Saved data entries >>

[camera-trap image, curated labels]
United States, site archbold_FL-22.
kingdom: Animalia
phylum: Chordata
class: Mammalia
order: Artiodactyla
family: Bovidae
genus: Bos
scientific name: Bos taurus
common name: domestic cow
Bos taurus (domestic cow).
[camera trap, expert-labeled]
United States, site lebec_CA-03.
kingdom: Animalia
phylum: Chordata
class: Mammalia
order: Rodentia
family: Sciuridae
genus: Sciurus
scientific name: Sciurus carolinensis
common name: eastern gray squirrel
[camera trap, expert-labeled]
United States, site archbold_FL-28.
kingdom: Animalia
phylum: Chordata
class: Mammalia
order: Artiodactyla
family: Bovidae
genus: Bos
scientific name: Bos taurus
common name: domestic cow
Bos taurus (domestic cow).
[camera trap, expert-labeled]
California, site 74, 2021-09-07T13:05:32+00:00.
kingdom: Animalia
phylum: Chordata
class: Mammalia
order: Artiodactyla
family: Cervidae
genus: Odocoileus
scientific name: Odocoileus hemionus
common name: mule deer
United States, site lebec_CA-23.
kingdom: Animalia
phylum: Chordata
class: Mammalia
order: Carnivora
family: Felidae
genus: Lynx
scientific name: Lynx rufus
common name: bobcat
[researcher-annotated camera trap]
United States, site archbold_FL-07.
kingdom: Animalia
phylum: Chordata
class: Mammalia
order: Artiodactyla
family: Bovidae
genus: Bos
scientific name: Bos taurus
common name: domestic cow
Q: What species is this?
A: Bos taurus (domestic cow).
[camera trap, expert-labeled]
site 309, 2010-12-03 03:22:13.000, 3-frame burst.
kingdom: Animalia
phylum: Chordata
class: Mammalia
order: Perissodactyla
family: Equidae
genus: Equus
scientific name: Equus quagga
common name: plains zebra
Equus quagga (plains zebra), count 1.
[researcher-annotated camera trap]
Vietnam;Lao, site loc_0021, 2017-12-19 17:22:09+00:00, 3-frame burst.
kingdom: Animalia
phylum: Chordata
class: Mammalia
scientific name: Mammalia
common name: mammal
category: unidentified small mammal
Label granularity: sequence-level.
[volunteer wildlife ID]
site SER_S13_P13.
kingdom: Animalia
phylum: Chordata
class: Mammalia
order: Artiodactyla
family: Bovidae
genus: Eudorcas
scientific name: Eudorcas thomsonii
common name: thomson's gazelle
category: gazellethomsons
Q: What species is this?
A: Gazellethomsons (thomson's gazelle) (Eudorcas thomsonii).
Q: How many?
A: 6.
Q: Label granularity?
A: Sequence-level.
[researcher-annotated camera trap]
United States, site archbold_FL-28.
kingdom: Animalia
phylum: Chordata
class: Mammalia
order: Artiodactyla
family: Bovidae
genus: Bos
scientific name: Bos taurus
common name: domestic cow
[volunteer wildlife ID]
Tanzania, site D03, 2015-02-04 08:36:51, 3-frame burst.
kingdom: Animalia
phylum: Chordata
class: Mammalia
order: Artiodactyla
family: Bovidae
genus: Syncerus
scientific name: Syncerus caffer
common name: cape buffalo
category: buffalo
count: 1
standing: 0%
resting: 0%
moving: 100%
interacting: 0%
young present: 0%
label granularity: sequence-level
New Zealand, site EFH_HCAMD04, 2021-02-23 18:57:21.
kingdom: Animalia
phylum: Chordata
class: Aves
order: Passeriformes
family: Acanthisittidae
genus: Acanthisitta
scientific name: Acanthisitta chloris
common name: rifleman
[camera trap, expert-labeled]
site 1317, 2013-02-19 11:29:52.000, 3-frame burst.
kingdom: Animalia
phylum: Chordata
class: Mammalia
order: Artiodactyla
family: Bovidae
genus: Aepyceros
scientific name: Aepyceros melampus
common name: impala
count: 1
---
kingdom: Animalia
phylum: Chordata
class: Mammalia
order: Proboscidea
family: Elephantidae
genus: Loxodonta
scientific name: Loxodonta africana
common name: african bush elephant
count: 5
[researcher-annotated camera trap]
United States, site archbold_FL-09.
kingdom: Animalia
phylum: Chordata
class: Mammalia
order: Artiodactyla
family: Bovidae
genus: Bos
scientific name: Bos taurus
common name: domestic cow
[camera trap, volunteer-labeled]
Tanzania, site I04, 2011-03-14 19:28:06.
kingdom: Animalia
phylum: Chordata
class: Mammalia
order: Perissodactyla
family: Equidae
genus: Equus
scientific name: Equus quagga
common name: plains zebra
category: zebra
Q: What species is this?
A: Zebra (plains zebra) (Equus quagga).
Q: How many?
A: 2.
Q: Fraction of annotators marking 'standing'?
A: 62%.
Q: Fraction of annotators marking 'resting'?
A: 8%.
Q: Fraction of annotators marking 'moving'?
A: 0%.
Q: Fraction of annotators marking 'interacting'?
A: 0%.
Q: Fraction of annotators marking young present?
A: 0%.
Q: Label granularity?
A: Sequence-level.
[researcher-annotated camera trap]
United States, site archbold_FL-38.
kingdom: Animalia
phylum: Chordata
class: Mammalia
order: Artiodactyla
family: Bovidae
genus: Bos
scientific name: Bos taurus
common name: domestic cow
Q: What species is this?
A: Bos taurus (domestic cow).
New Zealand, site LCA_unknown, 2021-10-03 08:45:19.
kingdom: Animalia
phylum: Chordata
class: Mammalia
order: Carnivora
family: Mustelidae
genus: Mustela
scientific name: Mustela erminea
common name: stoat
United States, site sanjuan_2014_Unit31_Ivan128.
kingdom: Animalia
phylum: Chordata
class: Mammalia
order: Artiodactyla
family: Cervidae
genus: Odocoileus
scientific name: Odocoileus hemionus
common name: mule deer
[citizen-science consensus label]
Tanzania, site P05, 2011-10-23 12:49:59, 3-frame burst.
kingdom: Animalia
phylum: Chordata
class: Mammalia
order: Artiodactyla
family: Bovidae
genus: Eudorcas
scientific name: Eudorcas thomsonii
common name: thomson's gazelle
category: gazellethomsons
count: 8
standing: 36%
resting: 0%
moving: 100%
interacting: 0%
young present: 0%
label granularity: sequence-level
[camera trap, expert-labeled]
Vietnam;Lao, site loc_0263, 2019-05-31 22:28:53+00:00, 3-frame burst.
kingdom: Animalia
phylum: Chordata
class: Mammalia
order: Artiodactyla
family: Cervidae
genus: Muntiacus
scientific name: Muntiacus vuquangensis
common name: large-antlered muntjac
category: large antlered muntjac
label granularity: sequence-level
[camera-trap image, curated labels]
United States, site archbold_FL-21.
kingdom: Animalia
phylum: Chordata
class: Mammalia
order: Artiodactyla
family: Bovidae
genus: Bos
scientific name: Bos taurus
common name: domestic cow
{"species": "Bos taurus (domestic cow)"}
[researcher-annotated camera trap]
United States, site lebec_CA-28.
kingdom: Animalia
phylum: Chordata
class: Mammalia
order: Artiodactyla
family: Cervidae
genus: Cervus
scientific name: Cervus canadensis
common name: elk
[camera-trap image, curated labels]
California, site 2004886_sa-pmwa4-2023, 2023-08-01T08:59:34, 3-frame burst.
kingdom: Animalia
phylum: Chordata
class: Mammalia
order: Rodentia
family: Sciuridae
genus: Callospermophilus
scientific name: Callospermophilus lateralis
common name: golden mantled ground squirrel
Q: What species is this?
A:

Work required >> Write out every line of the data again, exactly as it reads.

Reply >>
[camera-trap image, curated labels]
United States, site archbold_FL-22.
kingdom: Animalia
phylum: Chordata
class: Mammalia
order: Artiodactyla
family: Bovidae
genus: Bos
scientific name: Bos taurus
common name: domestic cow
Bos taurus (domestic cow).
[camera trap, expert-labeled]
United States, site lebec_CA-03.
kingdom: Animalia
phylum: Chordata
class: Mammalia
order: Rodentia
family: Sciuridae
genus: Sciurus
scientific name: Sciurus carolinensis
common name: eastern gray squirrel
[camera trap, expert-labeled]
United States, site archbold_FL-28.
kingdom: Animalia
phylum: Chordata
class: Mammalia
order: Artiodactyla
family: Bovidae
genus: Bos
scientific name: Bos taurus
common name: domestic cow
Bos taurus (domestic cow).
[camera trap, expert-labeled]
California, site 74, 2021-09-07T13:05:32+00:00.
kingdom: Animalia
phylum: Chordata
class: Mammalia
order: Artiodactyla
family: Cervidae
genus: Odocoileus
scientific name: Odocoileus hemionus
common name: mule deer
United States, site lebec_CA-23.
kingdom: Animalia
phylum: Chordata
class: Mammalia
order: Carnivora
family: Felidae
genus: Lynx
scientific name: Lynx rufus
common name: bobcat
[researcher-annotated camera trap]
United States, site archbold_FL-07.
kingdom: Animalia
phylum: Chordata
class: Mammalia
order: Artiodactyla
family: Bovidae
genus: Bos
scientific name: Bos taurus
common name: domestic cow
Q: What species is this?
A: Bos taurus (domestic cow).
[camera trap, expert-labeled]
site 309, 2010-12-03 03:22:13.000, 3-frame burst.
kingdom: Animalia
phylum: Chordata
class: Mammalia
order: Perissodactyla
family: Equidae
genus: Equus
scientific name: Equus quagga
common name: plains zebra
Equus quagga (plains zebra), count 1.
[researcher-annotated camera trap]
Vietnam;Lao, site loc_0021, 2017-12-19 17:22:09+00:00, 3-frame burst.
kingdom: Animalia
phylum: Chordata
class: Mammalia
scientific name: Mammalia
common name: mammal
category: unidentified small mammal
Label granularity: sequence-level.
[volunteer wildlife ID]
site SER_S13_P13.
kingdom: Animalia
phylum: Chordata
class: Mammalia
order: Artiodactyla
family: Bovidae
genus: Eudorcas
scientific name: Eudorcas thomsonii
common name: thomson's gazelle
category: gazellethomsons
Q: What species is this?
A: Gazellethomsons (thomson's gazelle) (Eudorcas thomsonii).
Q: How many?
A: 6.
Q: Label granularity?
A: Sequence-level.
[researcher-annotated camera trap]
United States, site archbold_FL-28.
kingdom: Animalia
phylum: Chordata
class: Mammalia
order: Artiodactyla
family: Bovidae
genus: Bos
scientific name: Bos taurus
common name: domestic cow
[volunteer wildlife ID]
Tanzania, site D03, 2015-02-04 08:36:51, 3-frame burst.
kingdom: Animalia
phylum: Chordata
class: Mammalia
order: Artiodactyla
family: Bovidae
genus: Syncerus
scientific name: Syncerus caffer
common name: cape buffalo
category: buffalo
count: 1
standing: 0%
resting: 0%
moving: 100%
interacting: 0%
young present: 0%
label granularity: sequence-level
New Zealand, site EFH_HCAMD04, 2021-02-23 18:57:21.
kingdom: Animalia
phylum: Chordata
class: Aves
order: Passeriformes
family: Acanthisittidae
genus: Acanthisitta
scientific name: Acanthisitta chloris
common name: rifleman
[camera trap, expert-labeled]
site 1317, 2013-02-19 11:29:52.000, 3-frame burst.
kingdom: Animalia
phylum: Chordata
class: Mammalia
order: Artiodactyla
family: Bovidae
genus: Aepyceros
scientific name: Aepyceros melampus
common name: impala
count: 1
---
kingdom: Animalia
phylum: Chordata
class: Mammalia
order: Proboscidea
family: Elephantidae
genus: Loxodonta
scientific name: Loxodonta africana
common name: african bush elephant
count: 5
[researcher-annotated camera trap]
United States, site archbold_FL-09.
kingdom: Animalia
phylum: Chordata
class: Mammalia
order: Artiodactyla
family: Bovidae
genus: Bos
scientific name: Bos taurus
common name: domestic cow
[camera trap, volunteer-labeled]
Tanzania, site I04, 2011-03-14 19:28:06.
kingdom: Animalia
phylum: Chordata
class: Mammalia
order: Perissodactyla
family: Equidae
genus: Equus
scientific name: Equus quagga
common name: plains zebra
category: zebra
Q: What species is this?
A: Zebra (plains zebra) (Equus quagga).
Q: How many?
A: 2.
Q: Fraction of annotators marking 'standing'?
A: 62%.
Q: Fraction of annotators marking 'resting'?
A: 8%.
Q: Fraction of annotators marking 'moving'?
A: 0%.
Q: Fraction of annotators marking 'interacting'?
A: 0%.
Q: Fraction of annotators marking young present?
A: 0%.
Q: Label granularity?
A: Sequence-level.
[researcher-annotated camera trap]
United States, site archbold_FL-38.
kingdom: Animalia
phylum: Chordata
class: Mammalia
order: Artiodactyla
family: Bovidae
genus: Bos
scientific name: Bos taurus
common name: domestic cow
Q: What species is this?
A: Bos taurus (domestic cow).
New Zealand, site LCA_unknown, 2021-10-03 08:45:19.
kingdom: Animalia
phylum: Chordata
class: Mammalia
order: Carnivora
family: Mustelidae
genus: Mustela
scientific name: Mustela erminea
common name: stoat
United States, site sanjuan_2014_Unit31_Ivan128.
kingdom: Animalia
phylum: Chordata
class: Mammalia
order: Artiodactyla
family: Cervidae
genus: Odocoileus
scientific name: Odocoileus hemionus
common name: mule deer
[citizen-science consensus label]
Tanzania, site P05, 2011-10-23 12:49:59, 3-frame burst.
kingdom: Animalia
phylum: Chordata
class: Mammalia
order: Artiodactyla
family: Bovidae
genus: Eudorcas
scientific name: Eudorcas thomsonii
common name: thomson's gazelle
category: gazellethomsons
count: 8
standing: 36%
resting: 0%
moving: 100%
interacting: 0%
young present: 0%
label granularity: sequence-level
[camera trap, expert-labeled]
Vietnam;Lao, site loc_0263, 2019-05-31 22:28:53+00:00, 3-frame burst.
kingdom: Animalia
phylum: Chordata
class: Mammalia
order: Artiodactyla
family: Cervidae
genus: Muntiacus
scientific name: Muntiacus vuquangensis
common name: large-antlered muntjac
category: large antlered muntjac
label granularity: sequence-level
[camera-trap image, curated labels]
United States, site archbold_FL-21.
kingdom: Animalia
phylum: Chordata
class: Mammalia
order: Artiodactyla
family: Bovidae
genus: Bos
scientific name: Bos taurus
common name: domestic cow
{"species": "Bos taurus (domestic cow)"}
[researcher-annotated camera trap]
United States, site lebec_CA-28.
kingdom: Animalia
phylum: Chordata
class: Mammalia
order: Artiodactyla
family: Cervidae
genus: Cervus
scientific name: Cervus canadensis
common name: elk
[camera-trap image, curated labels]
California, site 2004886_sa-pmwa4-2023, 2023-08-01T08:59:34, 3-frame burst.
kingdom: Animalia
phylum: Chordata
class: Mammalia
order: Rodentia
family: Sciuridae
genus: Callospermophilus
scientific name: Callospermophilus lateralis
common name: golden mantled ground squirrel
Q: What species is this?
A:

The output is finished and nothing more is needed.